I still to this day dont go out on superbowl sunday!
Thanks!!!!ldudley said:I have saw and heard lots of **** but that's the absolute worst and most disgusting thing I have ever in my life heard...I'm not sure I would have told that one ..... uke: uke:
InDaShop said:so nearly 2000 views, and we are only on reply #33 and of those hardly a Hardline story.
either we got a lot of virgins or a buncha ****'s above self-deprecation. I know a few stories about a handful of guys on here, dont make me start typing.
5BrothersFabrication said:My buddy went back the next year and said Olga was walking down the street pushing a stroller with a newborn-ish baby. She was looking for the tall soldier with brown hair, and it was funny, because the year before she didn't speak English. My son will be 10 in July if it's true...

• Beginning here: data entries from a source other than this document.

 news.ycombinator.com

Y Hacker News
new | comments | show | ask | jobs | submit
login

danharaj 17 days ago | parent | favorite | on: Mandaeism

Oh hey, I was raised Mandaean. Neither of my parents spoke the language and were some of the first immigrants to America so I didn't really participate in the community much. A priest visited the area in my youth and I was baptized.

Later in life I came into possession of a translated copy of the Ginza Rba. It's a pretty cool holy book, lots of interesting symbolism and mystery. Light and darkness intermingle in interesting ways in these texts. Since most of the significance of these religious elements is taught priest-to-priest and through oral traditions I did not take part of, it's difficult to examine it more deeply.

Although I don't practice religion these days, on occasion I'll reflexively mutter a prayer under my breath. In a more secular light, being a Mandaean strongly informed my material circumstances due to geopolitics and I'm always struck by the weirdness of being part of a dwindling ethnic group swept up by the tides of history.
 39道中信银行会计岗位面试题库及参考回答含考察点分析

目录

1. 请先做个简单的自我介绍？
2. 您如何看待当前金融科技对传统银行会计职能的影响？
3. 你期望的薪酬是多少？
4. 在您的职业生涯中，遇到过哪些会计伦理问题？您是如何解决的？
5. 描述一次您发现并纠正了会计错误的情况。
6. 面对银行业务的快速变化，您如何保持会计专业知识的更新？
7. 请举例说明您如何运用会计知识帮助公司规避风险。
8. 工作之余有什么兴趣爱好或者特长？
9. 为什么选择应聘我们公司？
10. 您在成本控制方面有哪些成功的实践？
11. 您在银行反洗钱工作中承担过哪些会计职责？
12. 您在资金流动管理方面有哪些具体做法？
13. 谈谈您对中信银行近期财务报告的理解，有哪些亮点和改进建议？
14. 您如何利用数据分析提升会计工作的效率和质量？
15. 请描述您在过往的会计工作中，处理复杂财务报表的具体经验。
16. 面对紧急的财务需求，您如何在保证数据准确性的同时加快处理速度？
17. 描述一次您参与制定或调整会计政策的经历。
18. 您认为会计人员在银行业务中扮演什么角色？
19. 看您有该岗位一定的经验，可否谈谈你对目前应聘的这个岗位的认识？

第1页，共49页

5BrothersFabrication said:WORST piece-
I dialed a chick on a wrong number once, talked my way into stopping by to "party". I get there, and this chick literally looks like Uga, Georgia's bulldog mascot. Funny thing, she was a HOT 5'0" 180 chubber, but had a REALLY fat chick's face, underbite, and flat nose. Uga.
Anyways, she had some party supplies, so I go in. The broad flat out lied, she had some damn weed, probably grown by spooks, sold by wetbacks. So I mention I gotta head out, she says (no ****) "if I suck your cock, will you burn one with me?" Well... the weed did suck. And so did the bj. I just could not get off for the life of me, rolled through the fap-o-dex, found a good one and thought of her. Nothing. Hard as chinese algebra, but couldn't get off.
So, enter 'Greatest Idea EVER'- I tell her "I don't **** or give a nut for free". **** you not, she went and got her purse! $60 and a sixer later, I was blowin on her back and drawing pictures in it. Anytime after that, whenever I needed a few bucks, I'd call her up and give her the "$50 special". I wish I still had her number, I got a truggy needs finished!